(DGR reviews the 2014 debut album by Crepuscle from Redwood City, California.)
There are styles of heavy metal that I think, through no lack of trying on America’s part, are always going to be distinctly European. Folk metal and its various offshoots, alongside the hybrid genres of pagan melo-death (I’m still not sure that means anything but have seen numerous tours under that banner) and the sort of symphonic battle hymns that the combinations of the aforementioned genres, are all styles of music that European bands, and particularly the usual Scandinavian suspects, seem to have on lock down.
There have been some valiant attempts in the U.S., of course, as firing a shotgun into a wall is bound to hit something, and there have been a ton of bands over the years who have been inspired by groups such as Wintersun, Ensiferum, the viking metal explosion (itself a thorny briar patch of bands not easily defined), and their folksier brethren — but those bands have usually suffered from one of two problems: an inability to find a crowd here in the States and therefore no staying power, or a tendency to display a light shade of mimicry.
It has usually been all too clear that the musicians in these bands were massive fans of their influences, but they were never able to get out of their shadow creatively, leaving them feeling like the B-team to a better product that sadly, rarely seems to tour over here.
It seems, however, that in the past few years bands have finally gotten a grip on that massive torrent of keyboard swells and melodies and really begun to stand shoulder-to-shoulder with their influences — and I’ll be damned if it doesn’t seem like they are coming out of some of the more off-the-wall places.
For instance, if you had played me the music of the band Aether Realm without giving me any prior knowledge of where they were from, I immediately would’ve guessed they hailed from Finland. Such is the demonstration of how close bands from the US are now moving to their influences — especially as it seems that the whole scene is quieting down over there, save for the usual staple of three or four long-standing groups.
Which brings me to Redwood City, California’s own Crepuscle, a band whose name doesn’t really conjure up the style of music that the band kicks out, but a minute into their second song after the intro track, aptly titled “A Call To Arms”, and you know exactly what you’re in for. I feel like, once again, I have found another one of those bands whose influences are very clear from the get-go, yet who manage to surpass the “influenced by” label to actually make a stand within the genre.
There is a case to be made for knowing exactly what you’re in for before you cross the threshold of listening to a new album. I’ll fully admit that I’ve come to view certain standards of the metal genre as my “comfort food”. It’s music that I know well and I don’t need it to be wholly innovative or new every step of the way, so long as the band performs well within the boundaries they have set out for them.

USING THE INFORMATION>
a) Could you pull from the Crepuscle album review the passage starting at "It seems, however, that" and ending at "more off-the-wall places.", copied word for word?
b) How would the review of Crepuscle's debut album go on from its final sentence? Write the next part.

SUPPLIED MATERIAL>
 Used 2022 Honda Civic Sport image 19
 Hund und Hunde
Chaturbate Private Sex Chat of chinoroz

--

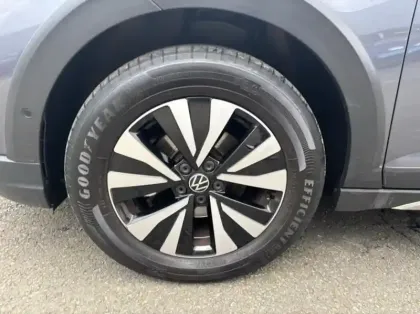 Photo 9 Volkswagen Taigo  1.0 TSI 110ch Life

RESPONSES TO THE EXERCISE>
a)
It seems, however, that in the past few years bands have finally gotten a grip on that massive torrent of keyboard swells and melodies and really begun to stand shoulder-to-shoulder with their influences — and I’ll be damned if it doesn’t seem like they are coming out of some of the more off-the-wall places.

b)
I don’t need my melodic death metal to be the next big wave of music, but I do love when a band manages to eke out some amazing riff work or figure out how to pull off the Gothenburg two-step drumming with reckless abandon. If done well, you hardly notice that, yes, it’s clear a band exists within a certain sphere of influence and aren’t exactly pushing boundaries. I have found that Crepuscle’s newest album, 2014’s Draconian Winter, is one of those albums.
As mentioned, Crepuscle hail from Redwood City, California, a city where the only bit of trivia I can remember is that the videogame publisher Electronic Arts has its headquarters out there, Other than that, it’s one of the many nondescript tech-friendly port cities that run from San Francisco down to San Jose. As I suggested before, it’s not one of the places where I would’ve expected to find this sound done as well as Crepuscle do it.
The group have been active for some time, having existed in various forms under the previous name Draconian Winter before finally activating as Crepuscle and getting their first release out under that name as of 2013. The songs from that specific demo have all found their way onto Draconian Winter, bunched alongside six other tracks, making the album a ten-song symphonic melo-death journey through snow-covered and cold-forested battlefields alike, all under a banner of orchestral strings, galloping drums, and lead guitar fretwork designed to get the melodies stuck in your head before you wrap with this disc.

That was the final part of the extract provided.